The World of Agusan Manobo Music

     I have put up an online exhibit of Agusan Manobo traditional music at filipinoharp.com/manobo. It explores Agusan Manobo musical expressions as multimedia, with links to the voices and objects of their natural and social worlds that teem with life. Agusan Manobos live in a faraway place in Caraga region, Mindanao Island, Philippines.

      Agusan Manobo instrumental musics imitate sounds of nature, propel dance movements, and act as surrogate speech. Unaccompanied solo song tud-om performs the central cultural value of personhood that spirit-possession rituals dramatize as a form of healing. Imagined to be located at the border of nature/spirit and human worlds, Manobo voice in song points to a local knowledge of what it means to be a person in society.  It conveys the always too human act of compassion and hence song is understood as a gesture imbued with a profound meaning. Sung to an Other, Manobo song presences a self to a social world, a way of engaging it.

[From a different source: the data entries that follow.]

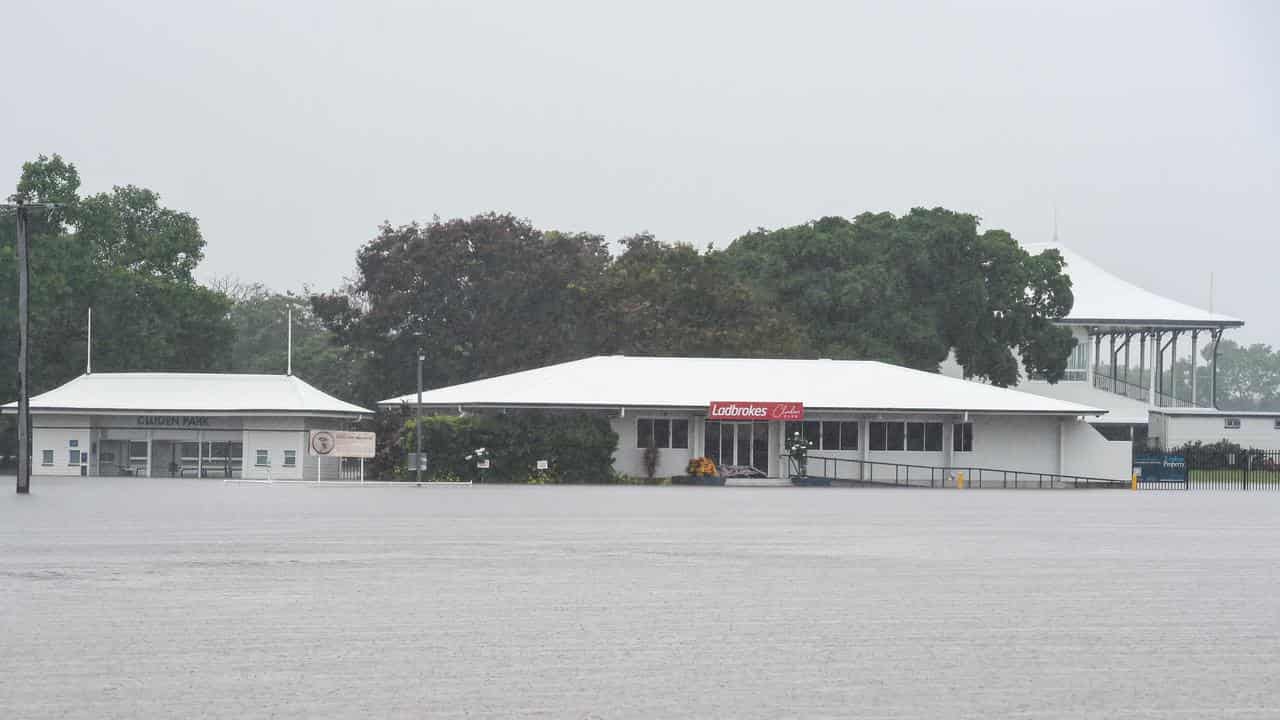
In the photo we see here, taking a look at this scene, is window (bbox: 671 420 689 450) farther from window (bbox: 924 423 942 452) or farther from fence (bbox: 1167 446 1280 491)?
fence (bbox: 1167 446 1280 491)

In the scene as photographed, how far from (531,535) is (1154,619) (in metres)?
12.4

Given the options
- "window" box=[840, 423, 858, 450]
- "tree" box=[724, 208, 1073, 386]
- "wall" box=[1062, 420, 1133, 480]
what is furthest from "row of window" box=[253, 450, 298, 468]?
"wall" box=[1062, 420, 1133, 480]

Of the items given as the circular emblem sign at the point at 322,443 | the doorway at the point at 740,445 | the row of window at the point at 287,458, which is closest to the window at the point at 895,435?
the doorway at the point at 740,445

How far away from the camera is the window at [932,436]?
191 feet

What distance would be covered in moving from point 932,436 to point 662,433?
33.3ft

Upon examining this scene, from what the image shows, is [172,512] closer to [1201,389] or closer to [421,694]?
[421,694]

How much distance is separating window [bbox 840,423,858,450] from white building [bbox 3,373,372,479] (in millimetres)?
18407

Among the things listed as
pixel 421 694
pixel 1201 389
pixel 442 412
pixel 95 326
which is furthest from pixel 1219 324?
pixel 1201 389

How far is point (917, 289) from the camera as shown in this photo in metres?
77.9

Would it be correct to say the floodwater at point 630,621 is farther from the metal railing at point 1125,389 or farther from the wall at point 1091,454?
the metal railing at point 1125,389

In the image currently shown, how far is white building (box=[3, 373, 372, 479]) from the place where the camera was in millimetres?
58125

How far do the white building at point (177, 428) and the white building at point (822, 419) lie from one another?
13.6ft

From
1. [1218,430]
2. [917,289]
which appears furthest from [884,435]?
[1218,430]

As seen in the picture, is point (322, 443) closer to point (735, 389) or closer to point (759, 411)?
point (759, 411)
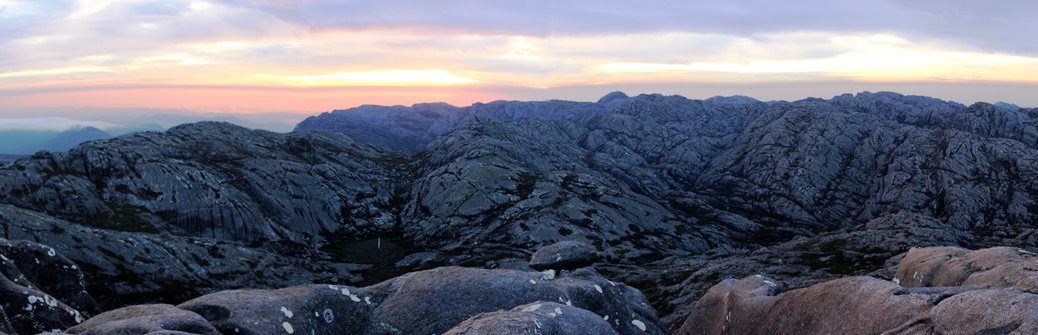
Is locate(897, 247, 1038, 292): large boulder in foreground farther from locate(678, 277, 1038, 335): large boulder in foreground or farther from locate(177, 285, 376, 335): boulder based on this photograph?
locate(177, 285, 376, 335): boulder

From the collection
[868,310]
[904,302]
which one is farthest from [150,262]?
[904,302]

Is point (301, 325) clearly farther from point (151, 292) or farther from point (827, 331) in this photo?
point (151, 292)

    As an index to self-related-other relationship in time and space, song parallels the kindness of offering the ingredients of betel chew to an interlocutor during face to face meetings in everyday life. Elaborated upon and transposed into the diverse forms of Manobo ritual performances, Manobo respect for other beings is also evident in the display of ritual objects. These bear witness to Manobo presences, i.e., signs of their activities in the worlds of nature and society that Manobos themselves make and culturally imagine. Manobo presences in those worlds are physical, though they cannot be separated from social meanings as in the medium’s dance in ritual, which remakes the cosmos (as magical spells have the capacity to do) and which performs the desired social order.

    Thus–in Manobo music–voice, body (gesture), and objects interweave a complex multimedia, multisensorial experience.